# About this exercise
Only the lines from the one containing "28 FINANCIAL RISK" through the final line below belong in the output, copied exactly and without pictures.

# Input data
------------------------------------------------------------

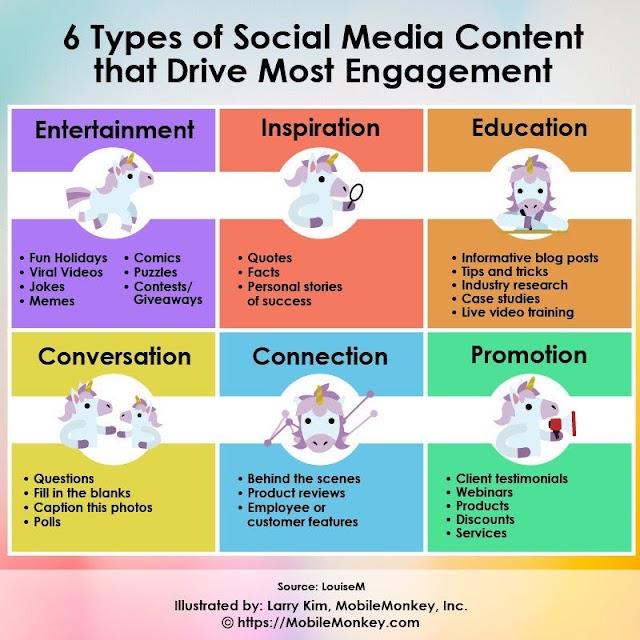 6 type konten sosial media yang memicu ketertarikan - #startsmeup
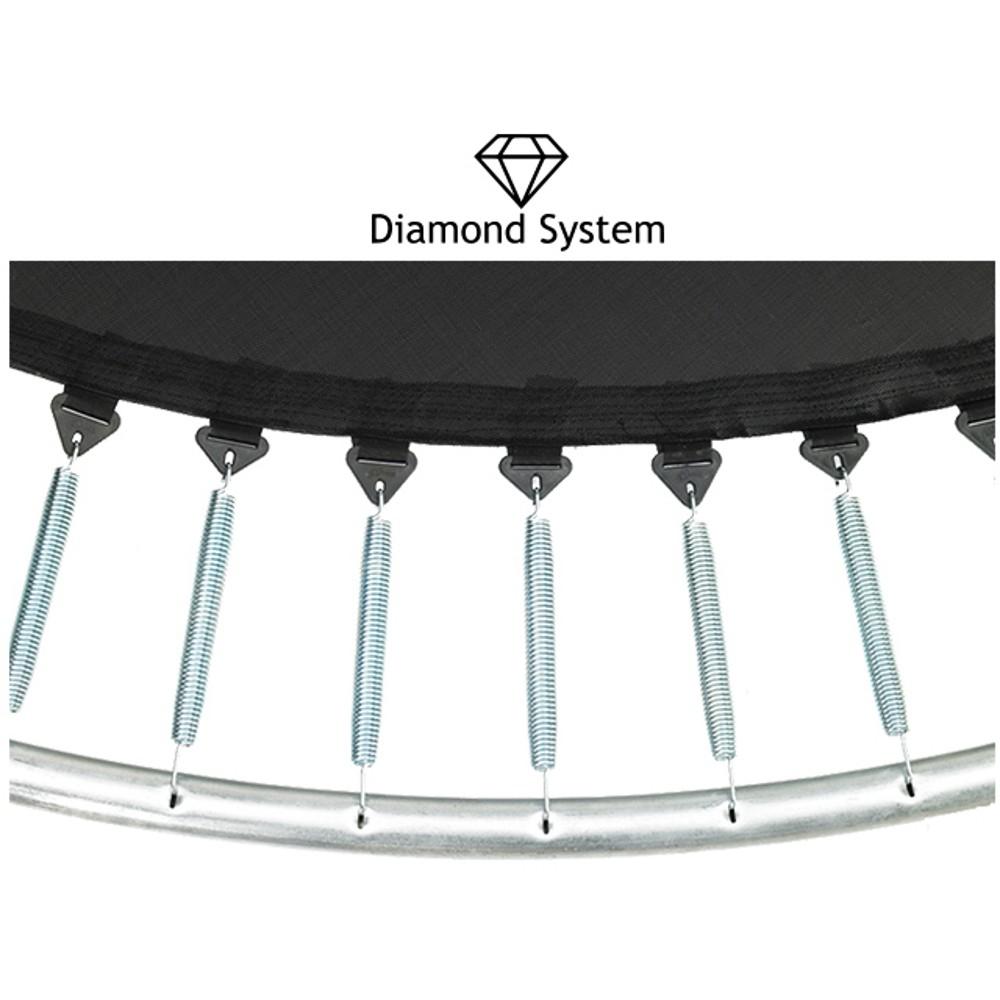 Diamant Systeem Etan Premium Gold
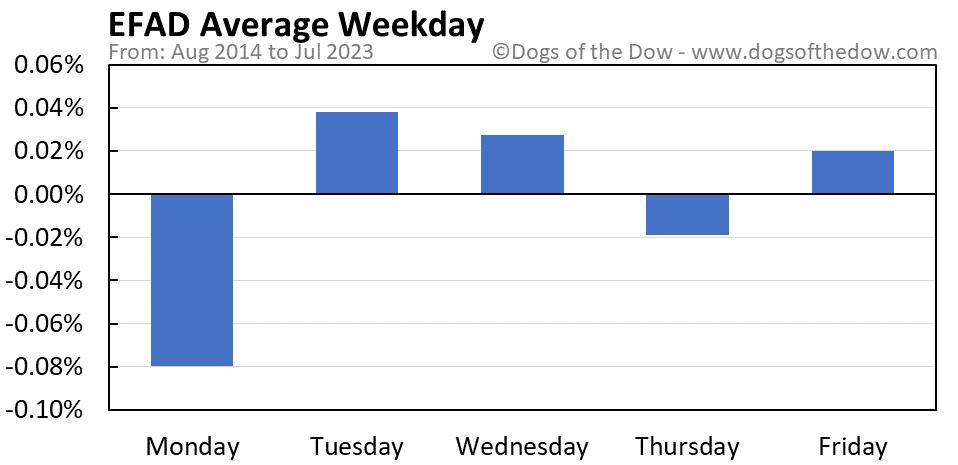 EFAD average weekday chart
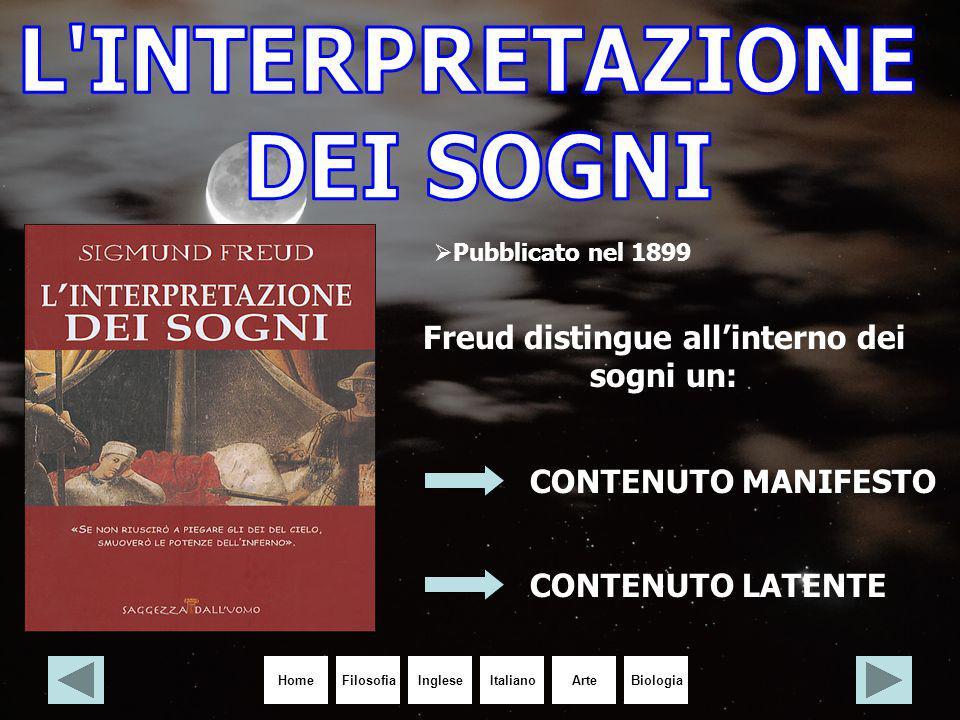 HomeIngleseItalianoArteBiologiaFilosofia  Pubblicato nel 1899 Freud distingue all'interno dei sogni un: CONTENUTO MANIFESTO CONTENUTO LATENTE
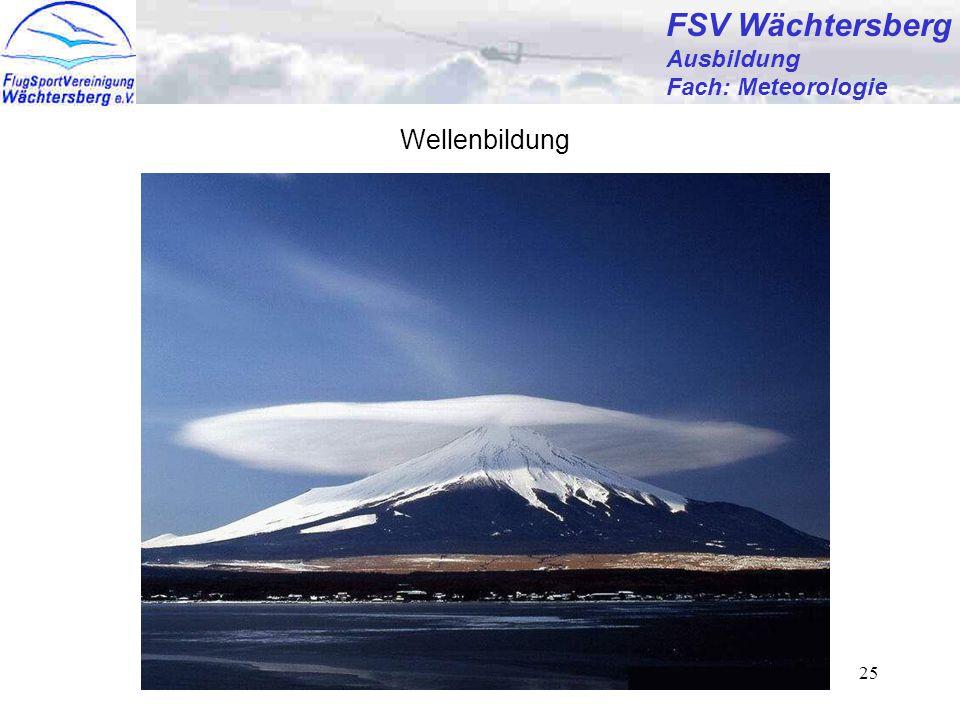 Günter Bertsch25 FSV Wächtersberg Ausbildung Fach: Meteorologie Wellenbildung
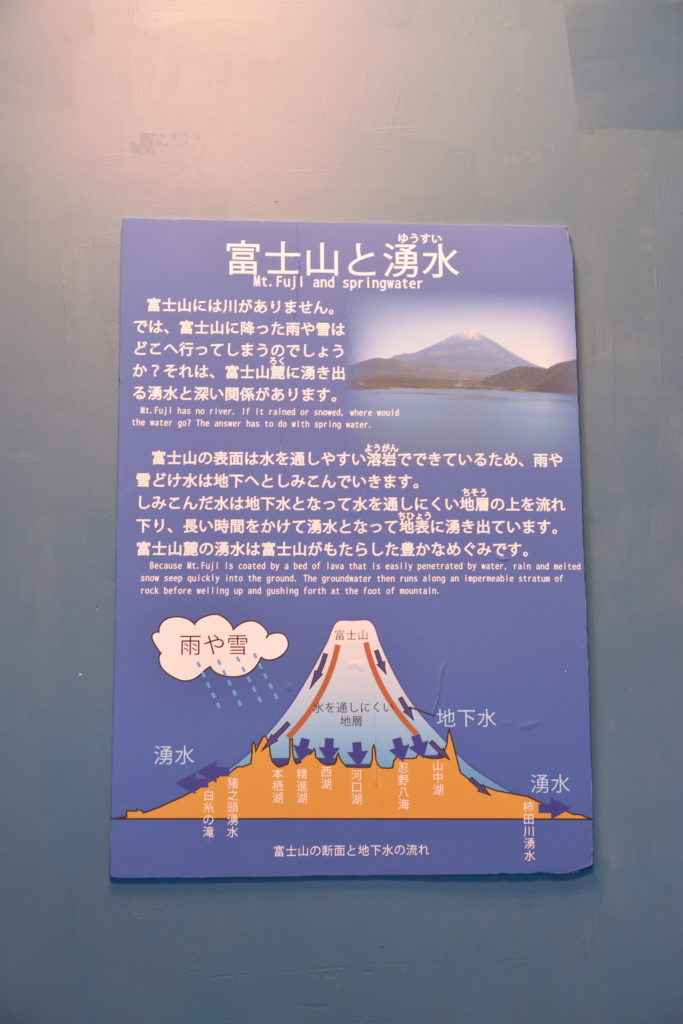 水族館で利用している水についての説明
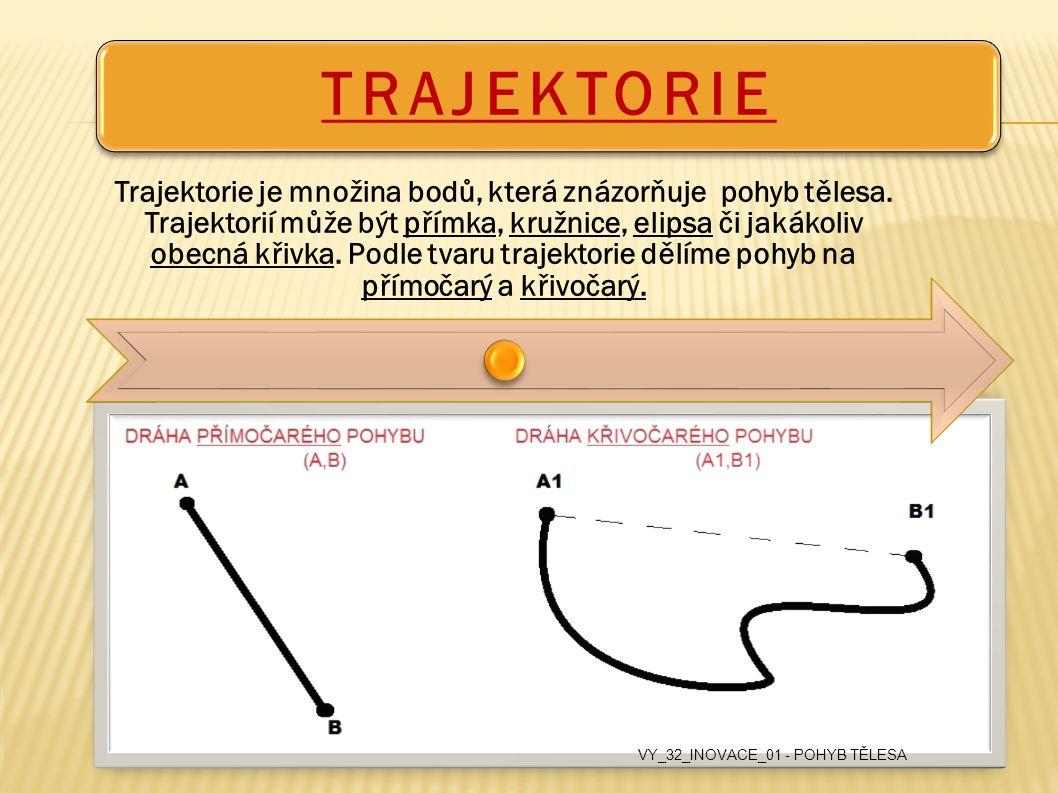 TRAJEKTORIE Trajektorie je množina bodů, která znázorňuje pohyb tělesa. Trajektorií může být přímka, kružnice, elipsa či jakákoliv obecná křivka. Podl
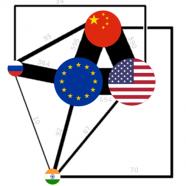 A globalização chinesa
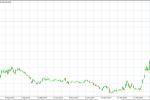Прогноз курса евро к рублю на апрель 2020 г.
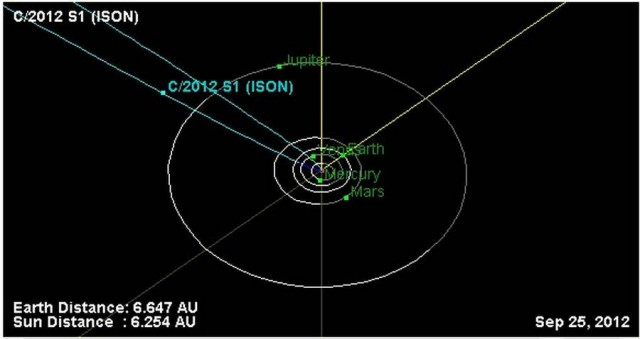 Comet ISON, location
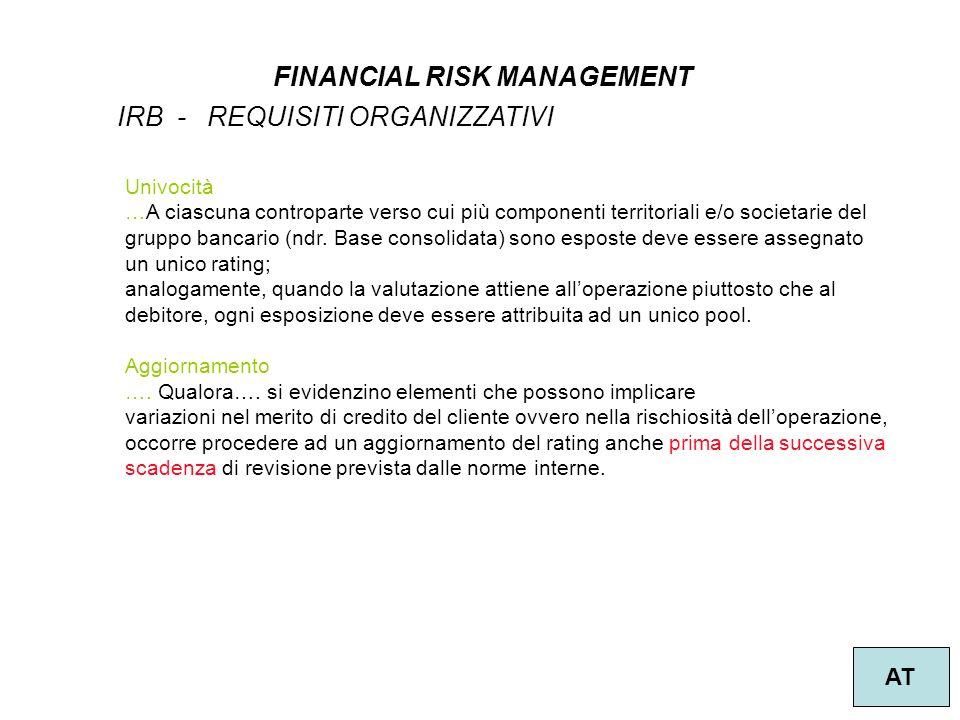 28 FINANCIAL RISK MANAGEMENT AT IRB - REQUISITI ORGANIZZATIVI Univocità …A ciascuna controparte verso cui più componenti territoriali e/o societarie del gruppo bancario (ndr.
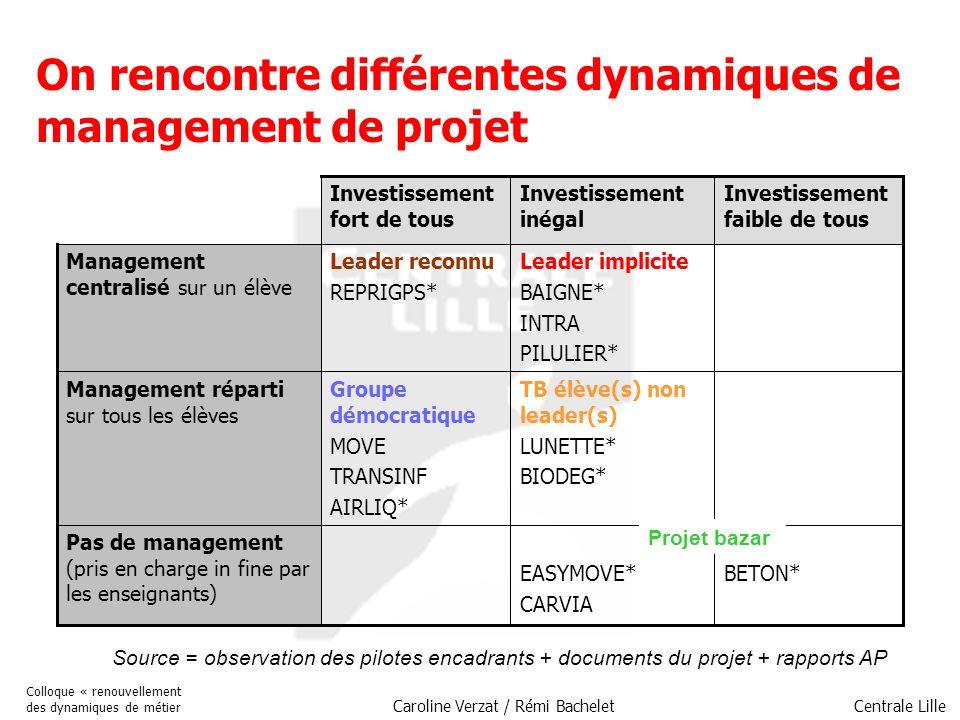 Centrale Lille Colloque « renouvellement des dynamiques de métier Caroline Verzat / Rémi Bachelet Pas de management (pris en charge in fine par les en
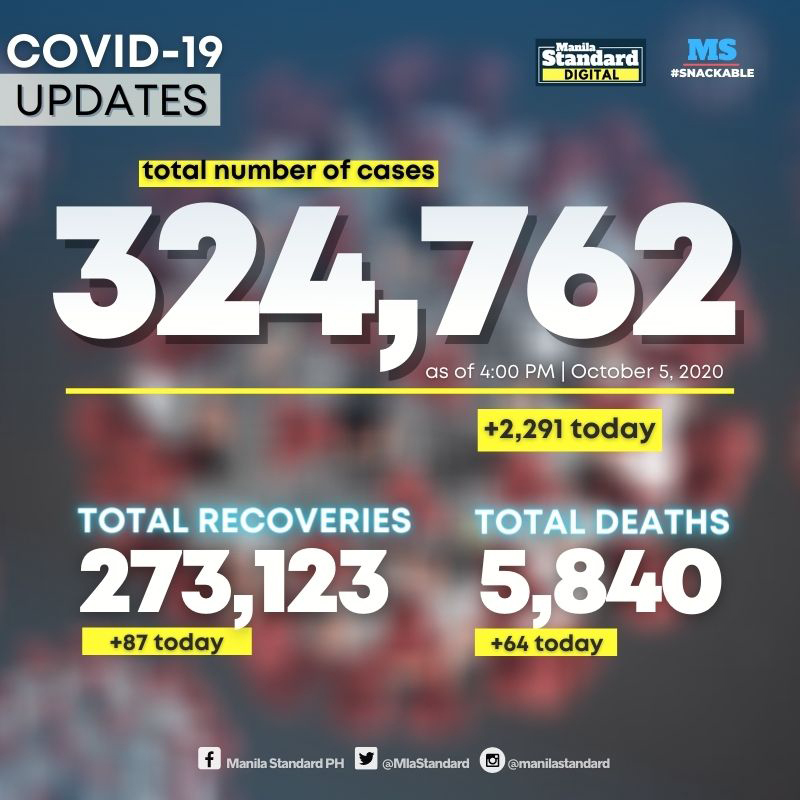 PH moves to 19th spot in world COVID tally, logs 324,762 cases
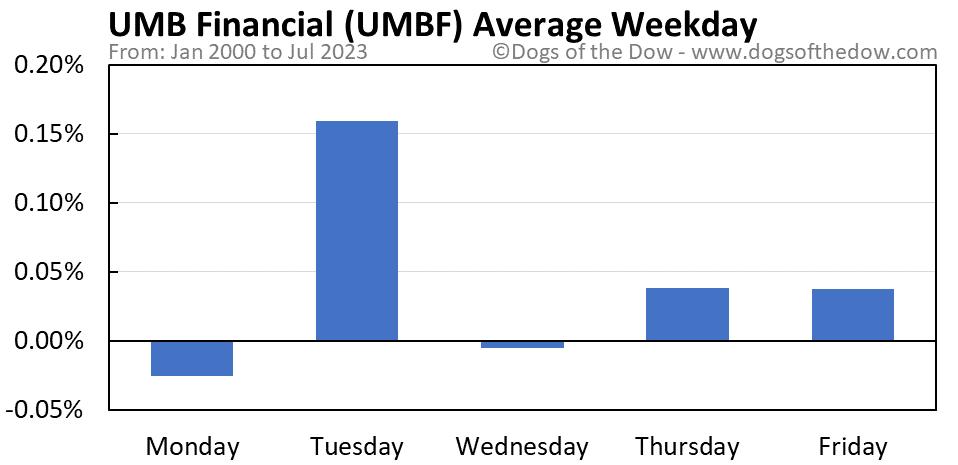 UMBF average weekday chart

------------------------------------------------------------

# Result of this exercise
 28 FINANCIAL RISK MANAGEMENT AT IRB - REQUISITI ORGANIZZATIVI Univocità …A ciascuna controparte verso cui più componenti territoriali e/o societarie del gruppo bancario (ndr.
 Centrale Lille Colloque « renouvellement des dynamiques de métier Caroline Verzat / Rémi Bachelet Pas de management (pris en charge in fine par les en
 PH moves to 19th spot in world COVID tally, logs 324,762 cases
 UMBF average weekday chart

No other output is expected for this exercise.